Little Feather asked Marjorie the question direct: “Now what?”
“We can only hope,” Marjorie answered, “that someone, John or Andy or whoever, actually does come up here this morning, and that he or they actually do have some solution to offer to our problem.”
Irwin said, “What if Little Feather were kidnapped?”
They all looked at him. Sounding wary, Marjorie said, “I don’t follow, Irwin.” Ever since their shared pizza the other night, they were all on first-name basis.
“Well,” Irwin said, “here you’ve got this heiress, gonna be worth millions any minute now, so maybe somebody came in here last night and kidnapped her and left a ransom note—we can use those magazines there, cut out words for the ransom note—and now she’s disappeared and it’s not our fault, but we just can’t do the DNA.”
“One,” Marjorie said, “we’d have to call the police, and once they discovered the fraud, which they would, we’d all go to jail.”
“Two,” Little Feather said, “where am I gonna hide around this neck of the woods that they wouldn’t find me in twenty minutes?”
“Three,” Fitzroy said, “to whom is this ransom note directed?”
“Well,” Irwin said, “the tribes.”
They all hoorawed at that. “The tribes!” Fitzroy exclaimed. “Irwin, that’s ‘The Ransom Of Red Chief’! The tribes would pay the kidnappers to keep Little Feather!”
“Well,” Irwin said, “it was just an idea.”
“No, it wasn’t, Irwin,” Marjorie told him, but in a kindly way.
“So what I’d still like to know is,” Little Feather said, “what am I gonna do when the DA’s person gets here? Maybe I should just run away right now.”
“Oh no, Little Feather,” Marjorie said, “don’t do that.”
“Never give up, Little Feather,” Fitzroy said.
Little Feather said, “Why not? I can’t give any investigator my own hair, cause Judge Higbee will put me in jail if the DNA doesn’t match. So what do I—”
A knock at the door.
They all leaped like startled fawns, except Fitzroy, who leaped like a startled yak.

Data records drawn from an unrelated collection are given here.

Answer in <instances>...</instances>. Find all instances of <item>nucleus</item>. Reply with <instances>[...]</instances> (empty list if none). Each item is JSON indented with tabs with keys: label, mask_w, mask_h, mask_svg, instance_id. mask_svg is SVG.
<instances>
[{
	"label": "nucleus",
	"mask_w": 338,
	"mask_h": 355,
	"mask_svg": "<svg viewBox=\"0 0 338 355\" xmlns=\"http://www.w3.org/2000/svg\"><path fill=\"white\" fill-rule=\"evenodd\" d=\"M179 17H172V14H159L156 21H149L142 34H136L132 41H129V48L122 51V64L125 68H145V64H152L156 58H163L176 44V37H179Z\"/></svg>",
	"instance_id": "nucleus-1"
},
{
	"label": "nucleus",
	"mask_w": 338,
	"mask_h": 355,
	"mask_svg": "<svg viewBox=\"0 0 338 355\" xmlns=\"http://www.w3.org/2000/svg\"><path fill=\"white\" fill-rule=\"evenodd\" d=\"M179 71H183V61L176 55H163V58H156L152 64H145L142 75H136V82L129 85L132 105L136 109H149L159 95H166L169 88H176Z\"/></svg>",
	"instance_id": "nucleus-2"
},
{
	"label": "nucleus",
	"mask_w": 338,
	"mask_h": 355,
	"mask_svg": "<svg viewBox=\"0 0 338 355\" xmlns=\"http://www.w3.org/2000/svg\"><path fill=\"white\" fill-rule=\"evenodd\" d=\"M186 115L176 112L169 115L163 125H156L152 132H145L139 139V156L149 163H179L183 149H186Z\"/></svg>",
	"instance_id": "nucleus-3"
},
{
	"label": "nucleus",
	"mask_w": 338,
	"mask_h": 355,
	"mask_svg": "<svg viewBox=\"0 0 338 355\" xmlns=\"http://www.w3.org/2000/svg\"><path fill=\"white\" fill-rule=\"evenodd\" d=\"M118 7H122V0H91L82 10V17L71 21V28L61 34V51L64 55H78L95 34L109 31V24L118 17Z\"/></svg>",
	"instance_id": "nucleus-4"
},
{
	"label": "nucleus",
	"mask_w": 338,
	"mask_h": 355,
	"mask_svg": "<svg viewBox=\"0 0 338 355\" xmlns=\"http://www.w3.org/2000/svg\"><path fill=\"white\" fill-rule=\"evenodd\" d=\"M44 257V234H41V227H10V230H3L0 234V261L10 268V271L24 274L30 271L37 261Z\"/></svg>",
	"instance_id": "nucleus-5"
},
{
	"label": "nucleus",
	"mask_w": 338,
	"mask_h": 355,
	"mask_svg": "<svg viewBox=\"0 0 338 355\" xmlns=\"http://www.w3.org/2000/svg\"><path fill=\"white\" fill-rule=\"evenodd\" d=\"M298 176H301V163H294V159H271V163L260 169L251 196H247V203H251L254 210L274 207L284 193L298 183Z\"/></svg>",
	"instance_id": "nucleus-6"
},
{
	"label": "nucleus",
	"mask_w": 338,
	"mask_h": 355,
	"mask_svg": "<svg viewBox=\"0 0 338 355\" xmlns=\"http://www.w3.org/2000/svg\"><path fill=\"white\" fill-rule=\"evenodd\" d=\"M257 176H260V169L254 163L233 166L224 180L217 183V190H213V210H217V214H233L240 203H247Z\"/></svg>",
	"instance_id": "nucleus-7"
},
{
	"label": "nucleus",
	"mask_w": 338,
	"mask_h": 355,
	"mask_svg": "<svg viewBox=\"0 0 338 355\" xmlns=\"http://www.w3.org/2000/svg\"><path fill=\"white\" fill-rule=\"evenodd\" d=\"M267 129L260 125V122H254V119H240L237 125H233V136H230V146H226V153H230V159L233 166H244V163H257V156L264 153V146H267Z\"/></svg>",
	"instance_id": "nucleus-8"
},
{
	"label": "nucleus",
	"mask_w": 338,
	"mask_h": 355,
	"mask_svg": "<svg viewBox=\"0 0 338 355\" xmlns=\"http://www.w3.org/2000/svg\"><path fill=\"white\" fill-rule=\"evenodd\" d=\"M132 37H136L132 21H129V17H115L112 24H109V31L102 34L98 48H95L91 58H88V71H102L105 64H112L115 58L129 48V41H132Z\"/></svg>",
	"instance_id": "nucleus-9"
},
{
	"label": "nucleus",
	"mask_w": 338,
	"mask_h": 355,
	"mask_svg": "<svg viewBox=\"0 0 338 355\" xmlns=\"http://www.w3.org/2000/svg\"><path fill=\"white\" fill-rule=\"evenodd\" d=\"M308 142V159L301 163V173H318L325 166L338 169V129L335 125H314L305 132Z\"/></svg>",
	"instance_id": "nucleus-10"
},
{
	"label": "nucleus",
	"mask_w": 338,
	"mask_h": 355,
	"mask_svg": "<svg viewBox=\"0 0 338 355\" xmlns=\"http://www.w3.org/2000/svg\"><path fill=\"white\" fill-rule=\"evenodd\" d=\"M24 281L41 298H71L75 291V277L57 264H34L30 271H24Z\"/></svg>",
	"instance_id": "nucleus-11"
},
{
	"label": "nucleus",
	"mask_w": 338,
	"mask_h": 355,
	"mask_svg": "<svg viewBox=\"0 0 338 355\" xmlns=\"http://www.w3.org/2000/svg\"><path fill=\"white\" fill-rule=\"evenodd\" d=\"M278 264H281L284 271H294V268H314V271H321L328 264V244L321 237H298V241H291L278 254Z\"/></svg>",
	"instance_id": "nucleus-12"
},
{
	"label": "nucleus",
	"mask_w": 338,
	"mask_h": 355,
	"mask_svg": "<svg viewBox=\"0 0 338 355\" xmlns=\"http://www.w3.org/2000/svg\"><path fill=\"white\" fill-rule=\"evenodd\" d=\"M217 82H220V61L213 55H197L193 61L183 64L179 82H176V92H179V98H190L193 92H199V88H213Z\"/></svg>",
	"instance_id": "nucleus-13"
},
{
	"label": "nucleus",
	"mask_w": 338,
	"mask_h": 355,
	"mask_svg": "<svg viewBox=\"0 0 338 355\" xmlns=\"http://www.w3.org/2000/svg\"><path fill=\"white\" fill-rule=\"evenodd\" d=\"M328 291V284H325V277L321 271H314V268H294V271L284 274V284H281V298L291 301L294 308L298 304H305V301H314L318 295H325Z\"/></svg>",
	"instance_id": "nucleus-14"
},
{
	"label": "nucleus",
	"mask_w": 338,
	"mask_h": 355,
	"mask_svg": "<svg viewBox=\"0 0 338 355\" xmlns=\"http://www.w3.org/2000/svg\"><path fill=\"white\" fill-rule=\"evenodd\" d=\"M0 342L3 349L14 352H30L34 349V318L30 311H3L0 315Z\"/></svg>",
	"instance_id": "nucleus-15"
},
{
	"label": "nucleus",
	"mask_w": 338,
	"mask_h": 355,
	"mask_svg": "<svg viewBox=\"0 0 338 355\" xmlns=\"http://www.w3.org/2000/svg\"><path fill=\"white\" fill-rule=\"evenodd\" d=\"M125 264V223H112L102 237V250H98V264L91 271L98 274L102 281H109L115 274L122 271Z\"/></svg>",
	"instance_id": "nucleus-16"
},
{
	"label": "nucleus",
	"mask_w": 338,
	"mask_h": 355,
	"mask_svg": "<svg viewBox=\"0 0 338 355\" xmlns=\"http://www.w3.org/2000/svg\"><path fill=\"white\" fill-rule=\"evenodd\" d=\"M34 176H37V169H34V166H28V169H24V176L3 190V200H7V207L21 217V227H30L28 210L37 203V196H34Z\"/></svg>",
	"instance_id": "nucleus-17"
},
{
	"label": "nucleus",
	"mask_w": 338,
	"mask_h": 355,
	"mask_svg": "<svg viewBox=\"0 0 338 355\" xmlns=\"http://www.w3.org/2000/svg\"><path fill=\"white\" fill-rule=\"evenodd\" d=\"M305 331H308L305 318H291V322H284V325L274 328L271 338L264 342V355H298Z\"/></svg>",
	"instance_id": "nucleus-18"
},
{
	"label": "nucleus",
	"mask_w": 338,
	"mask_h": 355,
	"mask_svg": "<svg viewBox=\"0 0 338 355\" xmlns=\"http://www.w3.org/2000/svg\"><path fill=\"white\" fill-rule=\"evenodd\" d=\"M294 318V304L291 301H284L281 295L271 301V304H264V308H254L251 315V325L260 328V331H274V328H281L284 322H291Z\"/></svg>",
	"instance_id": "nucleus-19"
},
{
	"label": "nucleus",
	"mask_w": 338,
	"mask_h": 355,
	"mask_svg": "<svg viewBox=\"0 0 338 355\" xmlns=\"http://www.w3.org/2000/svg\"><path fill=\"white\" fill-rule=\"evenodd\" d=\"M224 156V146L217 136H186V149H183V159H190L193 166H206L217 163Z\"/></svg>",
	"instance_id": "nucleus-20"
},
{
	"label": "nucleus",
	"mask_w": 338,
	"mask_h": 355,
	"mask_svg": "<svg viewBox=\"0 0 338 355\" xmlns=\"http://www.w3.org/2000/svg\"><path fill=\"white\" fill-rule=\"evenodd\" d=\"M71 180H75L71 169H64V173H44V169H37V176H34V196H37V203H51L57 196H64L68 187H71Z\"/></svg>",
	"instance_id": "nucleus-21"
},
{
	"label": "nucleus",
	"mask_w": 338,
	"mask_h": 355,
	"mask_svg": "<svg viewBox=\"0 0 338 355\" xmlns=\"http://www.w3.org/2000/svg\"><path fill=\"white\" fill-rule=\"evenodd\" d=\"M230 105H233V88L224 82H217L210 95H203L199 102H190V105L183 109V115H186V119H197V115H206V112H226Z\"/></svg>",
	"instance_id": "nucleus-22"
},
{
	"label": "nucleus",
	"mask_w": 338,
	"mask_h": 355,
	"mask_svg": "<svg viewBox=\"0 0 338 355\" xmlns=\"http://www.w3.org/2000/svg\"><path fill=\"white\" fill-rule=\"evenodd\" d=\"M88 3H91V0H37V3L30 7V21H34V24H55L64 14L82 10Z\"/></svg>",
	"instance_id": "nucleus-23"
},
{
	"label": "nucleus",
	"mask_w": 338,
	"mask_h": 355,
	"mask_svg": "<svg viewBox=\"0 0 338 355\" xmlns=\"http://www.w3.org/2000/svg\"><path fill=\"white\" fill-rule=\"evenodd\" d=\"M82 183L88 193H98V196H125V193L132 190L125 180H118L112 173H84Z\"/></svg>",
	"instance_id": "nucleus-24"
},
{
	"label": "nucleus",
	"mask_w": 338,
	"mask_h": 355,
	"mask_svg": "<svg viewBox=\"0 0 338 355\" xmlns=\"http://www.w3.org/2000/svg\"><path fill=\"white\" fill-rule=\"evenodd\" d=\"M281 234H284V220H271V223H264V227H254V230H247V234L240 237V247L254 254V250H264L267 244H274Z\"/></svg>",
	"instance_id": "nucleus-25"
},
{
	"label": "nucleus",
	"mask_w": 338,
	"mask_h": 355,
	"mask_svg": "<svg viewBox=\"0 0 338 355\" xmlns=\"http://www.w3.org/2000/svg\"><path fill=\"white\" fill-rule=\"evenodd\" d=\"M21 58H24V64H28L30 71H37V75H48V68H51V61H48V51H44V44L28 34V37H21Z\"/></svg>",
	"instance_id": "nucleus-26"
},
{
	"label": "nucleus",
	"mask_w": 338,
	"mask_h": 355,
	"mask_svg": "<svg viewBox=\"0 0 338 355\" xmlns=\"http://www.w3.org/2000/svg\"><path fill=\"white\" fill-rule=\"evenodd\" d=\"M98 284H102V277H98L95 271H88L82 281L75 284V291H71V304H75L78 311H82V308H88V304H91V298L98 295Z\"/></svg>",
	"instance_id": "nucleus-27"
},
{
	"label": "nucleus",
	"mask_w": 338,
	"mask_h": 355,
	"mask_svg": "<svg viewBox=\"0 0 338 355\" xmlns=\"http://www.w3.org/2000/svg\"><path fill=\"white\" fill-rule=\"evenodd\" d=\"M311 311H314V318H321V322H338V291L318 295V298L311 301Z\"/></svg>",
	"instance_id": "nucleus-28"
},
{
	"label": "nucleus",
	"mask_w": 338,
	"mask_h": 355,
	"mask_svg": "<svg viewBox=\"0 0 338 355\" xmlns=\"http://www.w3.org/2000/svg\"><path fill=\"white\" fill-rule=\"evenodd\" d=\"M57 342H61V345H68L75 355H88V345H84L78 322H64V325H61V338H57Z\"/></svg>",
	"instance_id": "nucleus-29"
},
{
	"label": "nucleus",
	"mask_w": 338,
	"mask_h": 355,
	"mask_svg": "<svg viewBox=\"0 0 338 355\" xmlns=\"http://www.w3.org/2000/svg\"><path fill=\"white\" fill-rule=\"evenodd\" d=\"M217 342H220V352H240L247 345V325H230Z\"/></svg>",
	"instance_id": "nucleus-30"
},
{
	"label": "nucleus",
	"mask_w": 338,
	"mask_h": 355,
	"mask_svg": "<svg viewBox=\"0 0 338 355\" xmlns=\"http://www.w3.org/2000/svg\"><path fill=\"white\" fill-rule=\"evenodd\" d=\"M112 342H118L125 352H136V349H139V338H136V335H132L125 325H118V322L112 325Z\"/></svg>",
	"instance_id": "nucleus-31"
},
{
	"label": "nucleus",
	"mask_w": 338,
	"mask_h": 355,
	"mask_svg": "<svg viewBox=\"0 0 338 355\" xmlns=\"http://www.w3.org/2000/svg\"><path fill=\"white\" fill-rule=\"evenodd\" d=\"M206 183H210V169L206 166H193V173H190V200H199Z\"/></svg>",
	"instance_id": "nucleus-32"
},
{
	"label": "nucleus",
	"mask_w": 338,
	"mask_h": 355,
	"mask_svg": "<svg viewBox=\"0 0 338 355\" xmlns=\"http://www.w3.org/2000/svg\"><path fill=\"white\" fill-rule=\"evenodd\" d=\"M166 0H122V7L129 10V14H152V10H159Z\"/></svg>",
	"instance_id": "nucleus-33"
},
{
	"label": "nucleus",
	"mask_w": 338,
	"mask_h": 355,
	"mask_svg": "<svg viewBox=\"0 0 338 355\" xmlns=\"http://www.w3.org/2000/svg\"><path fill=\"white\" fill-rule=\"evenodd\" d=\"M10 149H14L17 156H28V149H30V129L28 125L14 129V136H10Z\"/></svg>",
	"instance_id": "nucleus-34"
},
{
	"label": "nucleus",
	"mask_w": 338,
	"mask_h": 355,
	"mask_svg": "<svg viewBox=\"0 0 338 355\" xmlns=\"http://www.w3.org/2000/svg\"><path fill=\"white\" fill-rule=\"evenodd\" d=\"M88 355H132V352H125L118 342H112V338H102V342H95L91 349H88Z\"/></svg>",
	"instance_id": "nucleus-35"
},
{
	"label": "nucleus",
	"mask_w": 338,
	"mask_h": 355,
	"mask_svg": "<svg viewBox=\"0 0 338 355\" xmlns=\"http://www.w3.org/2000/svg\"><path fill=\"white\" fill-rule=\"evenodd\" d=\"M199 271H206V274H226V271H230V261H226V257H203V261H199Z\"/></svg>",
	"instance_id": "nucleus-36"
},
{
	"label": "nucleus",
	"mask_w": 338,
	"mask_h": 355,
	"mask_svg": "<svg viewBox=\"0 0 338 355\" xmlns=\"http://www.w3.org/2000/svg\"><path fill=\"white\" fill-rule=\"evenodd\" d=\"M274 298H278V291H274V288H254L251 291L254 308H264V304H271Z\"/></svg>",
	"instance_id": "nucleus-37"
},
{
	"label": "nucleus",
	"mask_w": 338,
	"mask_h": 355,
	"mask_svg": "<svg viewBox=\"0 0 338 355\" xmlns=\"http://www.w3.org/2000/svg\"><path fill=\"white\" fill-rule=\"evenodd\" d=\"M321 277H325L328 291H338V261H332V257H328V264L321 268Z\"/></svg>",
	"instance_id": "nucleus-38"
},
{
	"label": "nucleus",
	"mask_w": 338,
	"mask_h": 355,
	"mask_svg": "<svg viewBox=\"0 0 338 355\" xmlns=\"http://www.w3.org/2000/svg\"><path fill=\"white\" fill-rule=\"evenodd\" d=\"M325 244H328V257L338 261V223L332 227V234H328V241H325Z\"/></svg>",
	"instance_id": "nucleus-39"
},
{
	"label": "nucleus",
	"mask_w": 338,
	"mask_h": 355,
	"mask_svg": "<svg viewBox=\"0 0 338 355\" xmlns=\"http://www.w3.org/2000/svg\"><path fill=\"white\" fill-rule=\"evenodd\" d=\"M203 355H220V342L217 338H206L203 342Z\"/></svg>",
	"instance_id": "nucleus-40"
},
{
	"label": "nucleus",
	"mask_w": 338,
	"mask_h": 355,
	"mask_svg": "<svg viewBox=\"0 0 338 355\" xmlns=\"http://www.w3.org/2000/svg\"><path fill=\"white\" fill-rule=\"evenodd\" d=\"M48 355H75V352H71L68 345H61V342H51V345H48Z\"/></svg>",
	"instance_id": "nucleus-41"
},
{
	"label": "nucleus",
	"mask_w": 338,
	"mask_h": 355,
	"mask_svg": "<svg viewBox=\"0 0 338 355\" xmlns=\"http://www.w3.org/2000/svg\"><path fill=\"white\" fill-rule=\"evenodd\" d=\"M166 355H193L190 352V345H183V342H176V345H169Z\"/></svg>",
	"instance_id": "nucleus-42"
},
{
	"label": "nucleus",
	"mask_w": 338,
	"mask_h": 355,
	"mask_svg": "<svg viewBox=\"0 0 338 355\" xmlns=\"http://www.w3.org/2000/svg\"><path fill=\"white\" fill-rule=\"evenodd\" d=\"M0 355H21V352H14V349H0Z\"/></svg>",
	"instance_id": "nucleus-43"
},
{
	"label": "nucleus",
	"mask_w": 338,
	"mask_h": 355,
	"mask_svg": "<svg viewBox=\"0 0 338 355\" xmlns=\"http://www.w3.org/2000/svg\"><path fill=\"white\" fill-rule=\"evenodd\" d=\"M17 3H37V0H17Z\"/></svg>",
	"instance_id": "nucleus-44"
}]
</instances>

“Oh no!” cried Little Feather. “He’s early!”
“Maybe,” Marjorie said, “it’s Andy, or someone like that.”
“We shouldn’t,” Fitzroy said, “be in this room, if indeed the investigator is who that is.”
“We’ll be in the bedroom, Little Feather,” Irwin said, as they all faded from view.
“And I’ll be in the bathroom,” Little Feather muttered, “as soon as I can.”
The knock at the door was repeated.
“All right, all right,” Little Feather complained.
What was she going to do? What was she going to do? Trying to think of a way out, fretting, frightened, furious with herself for getting into this mess in the first place, she went over to open the bus-type door and look out at a guy she’d never seen before in her life. A blunt-featured, stocky-bodied guy with carroty hair and a calmly indifferent manner that suggested he was nothing to do with her at all, but had knocked on the wrong motor home.
“Who,” she said, “are you?”
“You’re Little Feather, right?” this fellow said. “I’m Stan. Andy sent me.”
“Andy! Come in, come in.”
Stan came in, and Little Feather shut the door behind him as she called to the others, “It’s okay! He’s one of us!”